This systematic review of randomized clinical trials was undertaken to determine whether hyperoncotic albumin consistently differs from control regimens in its effects upon clinically relevant endpoints such as morbidity, major organ function, length of stay and cost of care in acutely ill patients. Such endpoints are often not defined, assessed and reported in a consistent and standardized manner, so qualitative summarization is more appropriate than quantitative combination of results across trials. A secondary objective was to evaluate the effect of hyperoncotic albumin on survival by quantitative meta-analysis.

All randomized clinical trials comparing hyperoncotic albumin with a control regimen for volume expansion in acutely ill patients were eligible for inclusion. Both parallel-group and crossover study designs were acceptable. Randomized trials focusing on other uses of albumin such as treatment of hyperbilirubinemia, extracorporeal albumin dialysis or prevention of ovarian hyperstimulation syndrome were excluded. Also excluded were randomized trials of albumin as an adjunct to paracentesis or for correction of hypoalbuminemia, both of which have been evaluated in previous systematic reviews 2829.

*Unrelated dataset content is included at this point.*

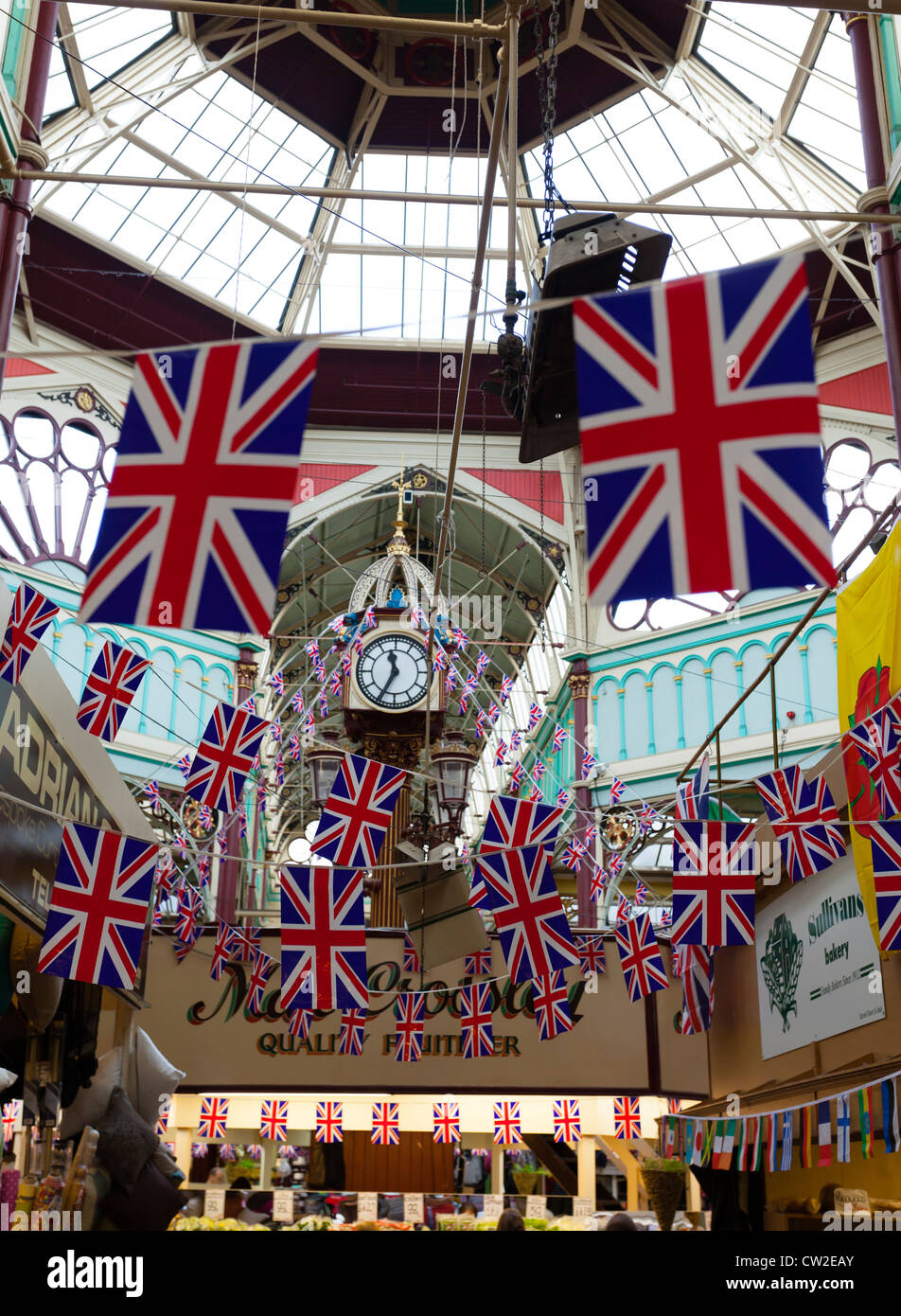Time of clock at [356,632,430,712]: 11:34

Randomized clinical trials fulfilling the inclusion criteria for the systematic review were identified by multiple methods, including computer searches of the Medline and EMBASE bibliographic databases and the Cochrane Library. Search terms included hyperoncotic albumin, resuscitation, hypovolemia, surgery, trauma, sepsis, liver diseases, intensive care, neonatal, brain injuries, nephrotic syndrome and randomized controlled trials. Studies were also sought through examination of reference lists and manual searching of Index Medicus and specialty journals. No restrictions on time period or language of publication were applied.

Data on numbers of patients randomized, clinical indication, hyperoncotic albumin and control regimen, major findings and deaths were extracted from the randomized clinical trial reports and used to populate a relational database. The participating investigators, time periods and study subject characteristics were closely examined to avoid inclusion of duplicate datasets appearing in multiple publications and to ensure the most complete possible dataset. Deaths were recorded on an intent-to-treat basis. Unpublished survival data and clarification regarding study design features were sought as needed via direct inquiries with the randomized trial investigators.

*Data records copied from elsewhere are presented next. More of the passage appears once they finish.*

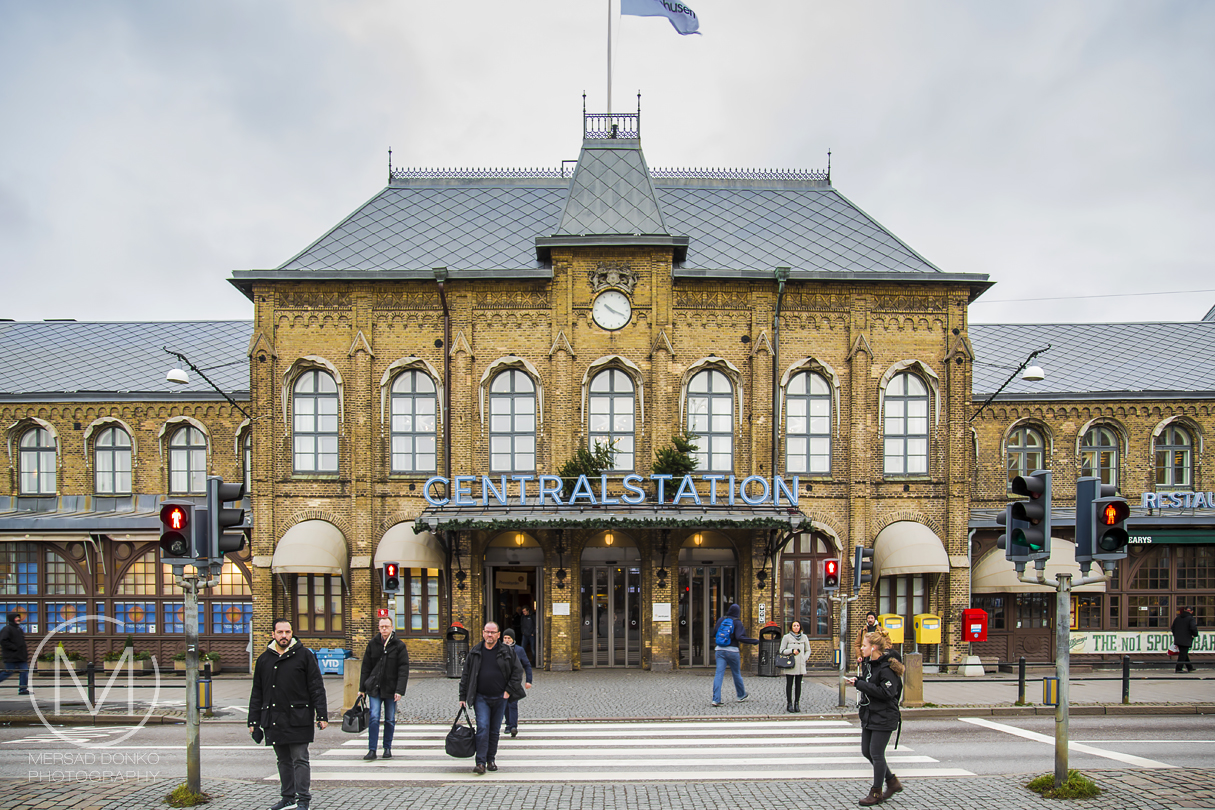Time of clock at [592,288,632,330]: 10:18
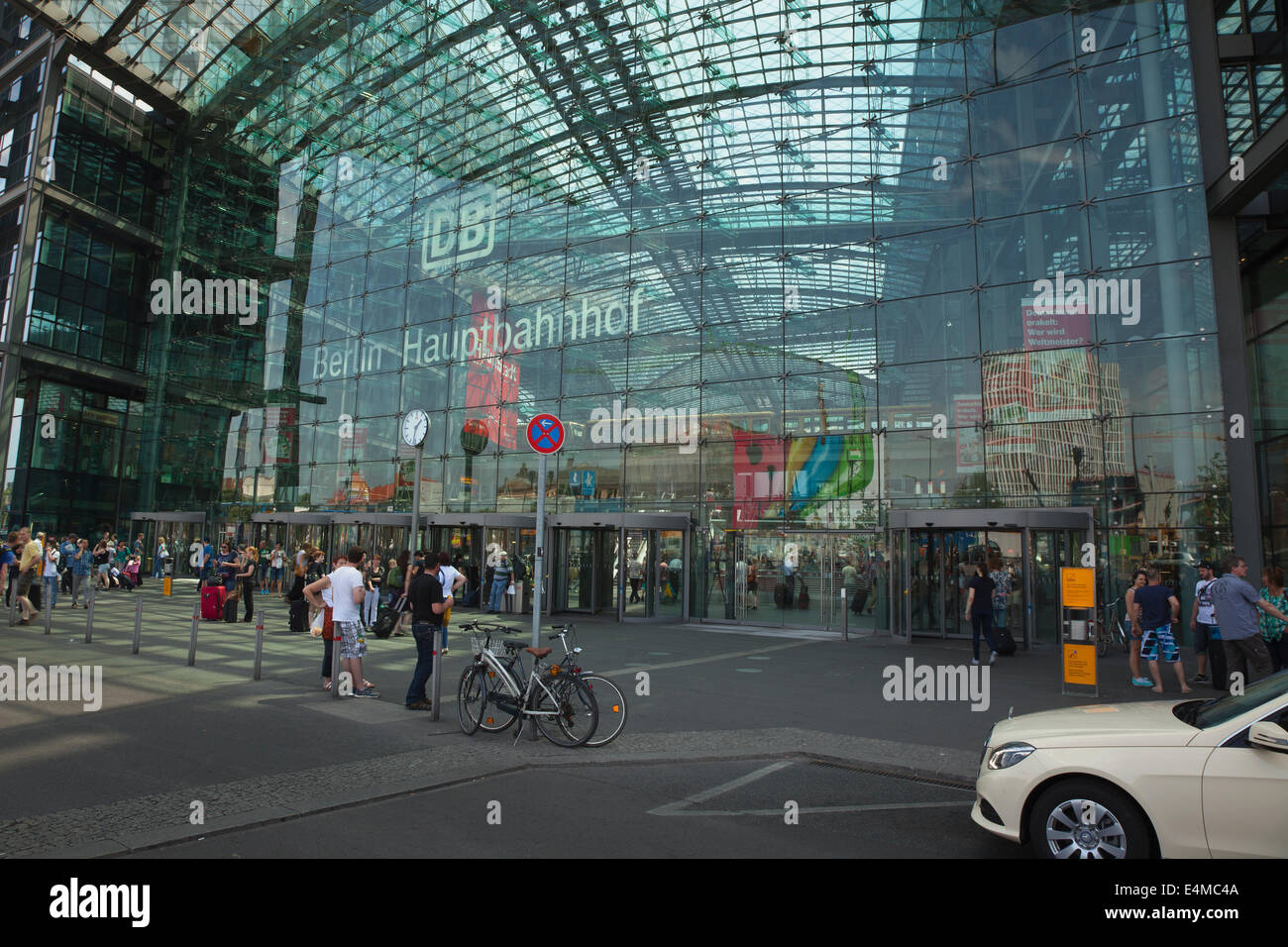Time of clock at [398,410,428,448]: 1:32
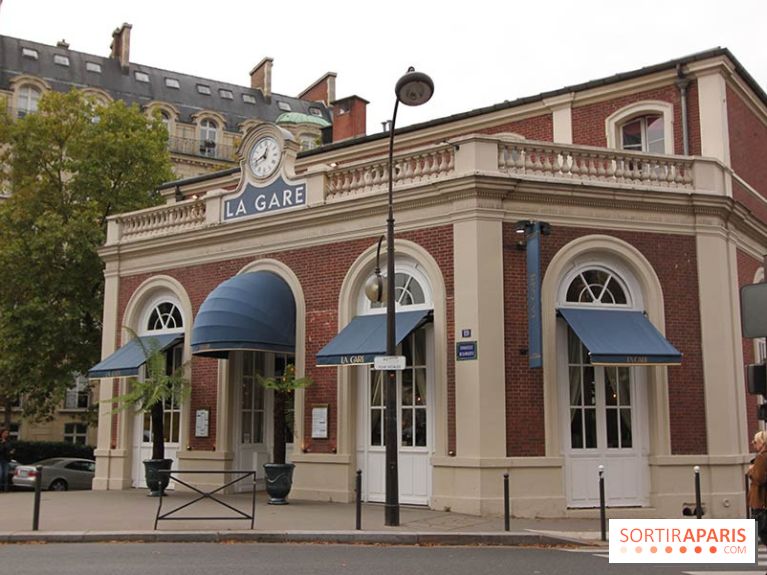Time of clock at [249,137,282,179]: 12:41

Trial quality was evaluated by the criteria of blinding and allocation concealment. On the basis of the procedures employed in the study, allocation concealment was classified as adequate, inadequate or unclear 32.

R version 2.4.1 (The R Foundation for Statistical Computing, Vienna, Austria), Stata 9.1 (Stata Corp., College Station, TX, USA) and SPSS 11.5 (SPSS Inc., Chicago, IL, USA) statistical software was used for analyses. The attributes of the included trials were summarized by descriptive statistics, i.e., the median and interquartile range (IQR).

The primary endpoint for the quantitative meta-analysis of survival was the relative risk (RR) of death. The 95% confidence interval (CI) of RR was also calculated. RR can only be calculated when at least one death has been observed; hence, trials with no deaths did not enter the survival meta-analysis. Deaths in crossover trials were also excluded from the meta-analysis, since in such trials the same patients are exposed to both the albumin and control regimens and the attributability of death to one regimen or the other is uncertain. Pooled RR was estimated under a fixed-effects model. Publication bias was assessed by the method of Egger et al. 34. The statistical power of the meta-analysis was calculated as 1 - Φ (C_α/2 - λ) + Φ (-C_α/2 - λ), where Φ = the standard normal cumulative distribution function, C_α/2 = the standard normal critical value for a two-sided test at the 0.05 α level, and λ = (ln(pooled RR) - 1)/(pooled standard error) 34.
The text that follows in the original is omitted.